- Exercise brief
Reproduce verbatim the part of the data that opens with the line containing "When ranked by" and closes with the line containing "From this visual", including both of those lines.

[Scene-based reasoning data]
--- --- ---

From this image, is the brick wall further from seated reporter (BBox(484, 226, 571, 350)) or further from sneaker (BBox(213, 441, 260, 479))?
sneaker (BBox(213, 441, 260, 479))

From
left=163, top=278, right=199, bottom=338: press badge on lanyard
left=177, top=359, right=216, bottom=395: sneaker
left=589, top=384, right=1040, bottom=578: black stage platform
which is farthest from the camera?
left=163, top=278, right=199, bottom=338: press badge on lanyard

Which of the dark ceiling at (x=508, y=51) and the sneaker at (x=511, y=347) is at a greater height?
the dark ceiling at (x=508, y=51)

--- --- ---

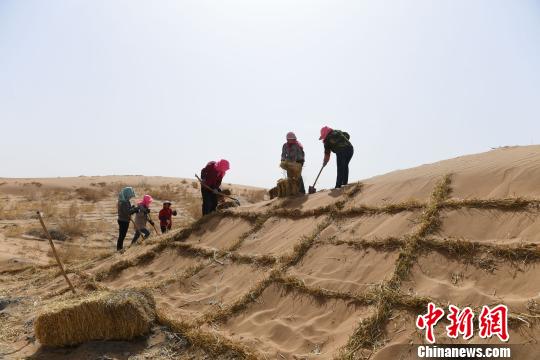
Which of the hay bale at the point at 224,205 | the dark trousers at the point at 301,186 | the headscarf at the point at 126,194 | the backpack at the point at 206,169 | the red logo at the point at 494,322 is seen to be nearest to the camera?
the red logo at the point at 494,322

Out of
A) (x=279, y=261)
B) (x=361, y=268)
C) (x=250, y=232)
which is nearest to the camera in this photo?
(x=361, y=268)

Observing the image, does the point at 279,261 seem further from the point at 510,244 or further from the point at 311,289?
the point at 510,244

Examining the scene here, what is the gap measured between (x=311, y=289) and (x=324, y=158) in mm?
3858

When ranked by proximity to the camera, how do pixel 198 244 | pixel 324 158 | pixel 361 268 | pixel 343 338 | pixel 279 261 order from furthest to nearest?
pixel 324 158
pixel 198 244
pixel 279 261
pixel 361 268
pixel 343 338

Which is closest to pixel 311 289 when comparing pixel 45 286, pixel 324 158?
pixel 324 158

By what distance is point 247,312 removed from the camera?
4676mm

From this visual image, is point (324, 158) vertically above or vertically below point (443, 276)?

--- --- ---

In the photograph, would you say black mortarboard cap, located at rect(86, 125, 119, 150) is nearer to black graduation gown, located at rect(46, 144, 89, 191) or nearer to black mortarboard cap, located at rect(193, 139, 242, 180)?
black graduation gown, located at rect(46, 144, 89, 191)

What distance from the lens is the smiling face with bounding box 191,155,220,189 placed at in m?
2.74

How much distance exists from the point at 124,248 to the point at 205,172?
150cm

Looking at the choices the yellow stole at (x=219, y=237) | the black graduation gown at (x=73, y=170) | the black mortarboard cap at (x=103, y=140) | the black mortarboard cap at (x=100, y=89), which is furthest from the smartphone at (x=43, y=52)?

--- --- ---

- Response
When ranked by proximity to the camera, how do pixel 198 244 | pixel 324 158 | pixel 361 268 | pixel 343 338 | pixel 279 261 order from furthest to nearest?
pixel 324 158
pixel 198 244
pixel 279 261
pixel 361 268
pixel 343 338

Which is closest to pixel 311 289 when comparing pixel 45 286, pixel 324 158?
pixel 324 158

By what distance is point 247,312 removed from the camera?
4676mm

From this visual image, is point (324, 158) vertically above or vertically below point (443, 276)?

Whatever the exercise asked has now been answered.